“If it ain’t broke, don’t fix it” has been a rallying cry lately amidst a torrent of poorly-received remakes of classic films. From Carrie to Annie and every Disney animation in-between, for some reason filmmakers love to churn out glossier re-makes of well-loved originals instead of penning original scripts. Will Steven Spielberg however, be the one to somehow improve Robert Wise and Jerome Robbins’ beloved 1961 adaptation of the broadway musical West Side Story?

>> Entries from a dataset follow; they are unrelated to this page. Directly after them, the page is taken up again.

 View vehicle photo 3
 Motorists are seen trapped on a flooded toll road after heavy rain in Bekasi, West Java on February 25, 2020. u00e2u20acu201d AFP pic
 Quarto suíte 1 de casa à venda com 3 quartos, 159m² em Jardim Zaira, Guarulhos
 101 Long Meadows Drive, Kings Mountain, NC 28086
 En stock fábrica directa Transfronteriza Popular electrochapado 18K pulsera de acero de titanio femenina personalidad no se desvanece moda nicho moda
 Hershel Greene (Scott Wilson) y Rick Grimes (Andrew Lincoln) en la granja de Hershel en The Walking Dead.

The 1961 original, which won 10 of its 11 Oscar nominations, follows the same story as the stage musical, which is a loose adaptation of Shakespeare’s Romeo and Juliet. It follows two rival gangs in the West Side’s Lincoln Square neighborhood in Manhattan: the white American Jets and the Puerto Rican Sharks. Tension, tragedy and a lot of aggressive finger-clicking ensue when Tony, the leader of the Jets, falls in love with Maria, whose brother Bernardo is leader of the Sharks.
The remake will star newcomer Rachel Zegler as Maria and Ansel Elgort as Tony. Elgort suffered a blow with the failure of 2018’s Billionaire Boys Club, but he is set to star in this autumn’s The Goldfinch, bringing some big-name star power to the line-up. Joining them are Ariana DeBose (Anita), David Alvarez (Bernardo), Mike Faist (Riff), Josh Andrés Rivera (Chino), Corey Stoll (Lieutenant Schrank) and Brian d’Arcy James (Sergeant Krupke).

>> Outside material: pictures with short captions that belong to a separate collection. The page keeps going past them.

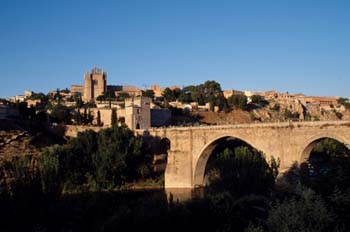 Vista del Puente de San Martín, Toledo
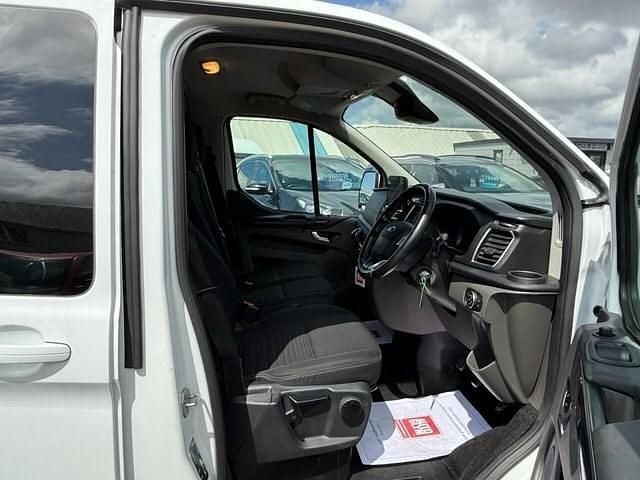 Used Ford Transit Custom Limited 130 HP (95 kW) 2022 White Van
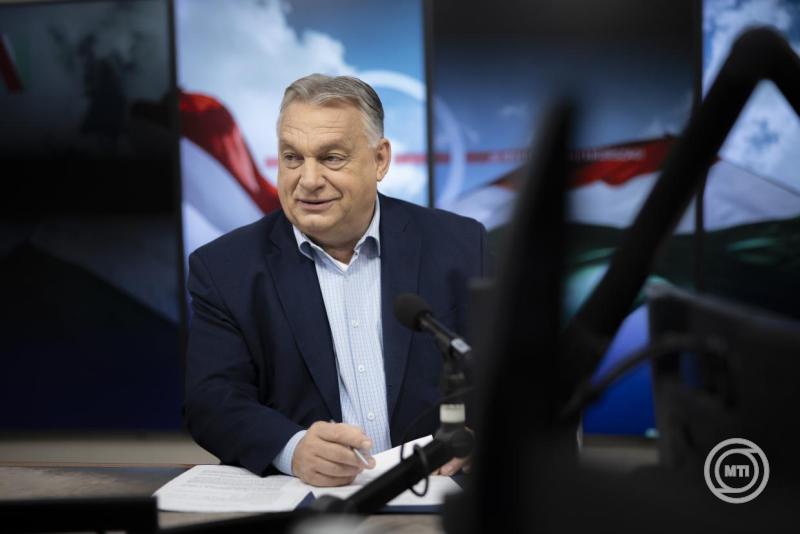 Orbán Viktor elmondta, majd csak a megbeszélés után tud válaszolni arra a kérdésre, mi kell ahhoz, hogy meg lehessen győzni Trump elnököt, hogy Magyarországnak mentességet kell kapnia a szankciók alól Fotó: MTI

Choreographer Justin Peck will have his work cut out to create moves to rival Jerome Robbins’ from the 1961 film, which were utterly iconic and trailblazing with their contemporaneity and storytelling abilities. Thankfully, though, the remake will refrain from altering the rousing, beautiful score, retaining Leonard Bernstein’s rhythmic complexity and Sondheim’s humorous lyricism with songs such as “Something’s Coming,” “America,” “Tonight” and “I Feel Pretty.” Tony Kushner has penned the script, based on the original stage book, with Janusz Kaminski on set as cinematographer.
This remake does, however, seem poised to rectify some issues prevalent in the original fim. Firstly, Spielberg’s remake boasts a diverse cast with the Puerto Rican characters actually being played by Latinx actors, which wasn’t the case in 1961. Furthermore, the actors casts will actually sing themselves, whereas in 1961 Natalie Wood and Richard Beymer as Maria and Tony mimed while ghost singers were hired to actually hit the notes.
Audiences will have to wait before they can decide whether or not the adaptation matches up, as the film won’t be released until December 2020.